Each segment is individually indexed for efficient searching(candidate query).
It should have overlapping tokens between adjective segments to make coherent minimum search/hashing units.
Query
-
Definition: A set of search parameters used to locate Source files containing specific subsequences found in the Target.
-
Components:
- Encompasses all files within the Target dataset.
- Searches through candidate Source files and their associated project metadata using Candidate Queries.
- Identifies source files that contain token subsequences that match any subsequence within target files.
-
Types:
-
Exact Query: Retrieves subsequences that are precisely identical between Source and Target.
-
Similar Query: Retrieves subsequences that are similar based on predefined similarity parameters.
-
Result:
-
Pair of Source File and Target File: Links the Source file with the corresponding Target file.
-
Pair of Subsequence Indices: This indicates the start and end indices of the matching subsequences in both the Source and Target files.
Candidate Query
-
Definition: A preliminary search mechanism similar to a Query returns only a list of files from the Source.
-
Characteristics:
- Operates over the entire Source dataset.

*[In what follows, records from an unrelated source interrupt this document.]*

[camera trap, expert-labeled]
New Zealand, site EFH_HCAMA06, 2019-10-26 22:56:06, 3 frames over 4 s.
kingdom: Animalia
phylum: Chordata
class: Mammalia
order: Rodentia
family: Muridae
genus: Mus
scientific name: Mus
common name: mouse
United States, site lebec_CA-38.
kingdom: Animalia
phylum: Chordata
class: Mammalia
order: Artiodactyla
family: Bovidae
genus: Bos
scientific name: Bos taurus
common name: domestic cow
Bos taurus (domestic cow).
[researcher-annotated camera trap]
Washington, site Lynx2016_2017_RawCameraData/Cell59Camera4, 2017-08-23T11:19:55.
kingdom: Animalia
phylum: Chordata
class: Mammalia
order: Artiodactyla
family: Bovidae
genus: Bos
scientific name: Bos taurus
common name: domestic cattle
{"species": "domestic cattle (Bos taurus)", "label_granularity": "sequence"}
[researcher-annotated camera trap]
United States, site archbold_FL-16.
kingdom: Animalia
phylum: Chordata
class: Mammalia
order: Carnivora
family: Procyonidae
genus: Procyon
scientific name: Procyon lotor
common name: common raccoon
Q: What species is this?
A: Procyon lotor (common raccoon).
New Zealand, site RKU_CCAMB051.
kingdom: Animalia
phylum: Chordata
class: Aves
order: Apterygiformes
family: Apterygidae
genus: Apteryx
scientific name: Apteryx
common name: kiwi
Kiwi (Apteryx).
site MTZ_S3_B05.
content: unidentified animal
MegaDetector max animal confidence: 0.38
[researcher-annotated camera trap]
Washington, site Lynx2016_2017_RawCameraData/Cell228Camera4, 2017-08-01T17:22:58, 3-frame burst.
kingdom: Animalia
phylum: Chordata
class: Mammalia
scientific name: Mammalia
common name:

- Allows false positives but not false negatives.
- It does not directly support Similar Queries; similar functionality can be achieved using a smaller minimum hashing unit size.
Index
-
Definition: A data structure built from the list of files returned by a Candidate Query.
-
Characteristics:
- Optimized for detailed search operations based on Exact and Similar Queries.
Candidate Index
-
Definition: The initial indexing for the entire Source.
-
Characteristics:
- Supports Candidate Queries by providing a file-level listing.
Target
-
Definition: A user-provided dataset intended for analysis.
-
Characteristics:
- Consists of files supplied by the user.
- Undergoes immediate tokenization and/or indexing upon receipt.
- Remains separate and is never incorporated into the Source.
Source
-
Definition: A repository of datasets maintained by the service provider.
-
Characteristics:
- Acts as the reference pool for matching against the Target.
- Receives updates infrequently, typically on a weekly or monthly schedule.
- Pre-indexed and readily available when accessed by the user.
- The duration of Candidate Indexing does not influence data structure design.
Dataset
-
Definition: An aggregate collection of files.
-
Types:
-
Source Dataset: The comprehensive collection of files maintained as the Source.
- Interchangeably referred to as "Source."
-
Target Dataset: The complete collection of files provided by the user.
- Interchangeably referred to as "Target."
Token
-
Definition: The smallest unit of data derived from the content of a file.
-
Generation Methods:
-
Code Data: Tokens are produced by a tokenizer based on the syntax of the code.
-
Text Data (Natural Language):
-
Western Languages: Tokens are separated by spaces.
-
Chinese: Each character is treated as an individual token.
-
Korean: Tokens are split by spaces; postpositional particles and suffixes are tokenized separately.
-
Japanese: Tokens are determined through morphological analysis, segmenting words based on grammar and context using tools like MeCab or Kuromoji.
-
Special Considerations: Both Korean and Japanese require specialized tokenizers to accurately handle the complexity of their morphology and syntax.
Minimun Token Sequence
-
Definition:
- Serves as the fundamental unit in search operations within the system.
- It does not directly support Similar Queries; however, similar results can be achieved by using smaller minimum hashing unit sizes.
Sequence and Subsequence
-
Sequence:
-
Definition: An ordered list of tokens derived from a file or segment.
-
Subsequence:
-
Definition: A contiguous subset of tokens within an entire sequence.
Parameter
-
Definition: User-defined criteria that refine and tailor query operations.
-
Types:
-
Similarity Rate: Specifies the required degree of similarity for matches in Similar Queries.
-
Search Unit (by token):
-
Minimum Hashing Unit Size:
-
Definition: The smallest unit size used for hashing tokens during the search process.
-
Minimum Search Unit Size:
-
Definition: The smallest unit size considered when performing searches.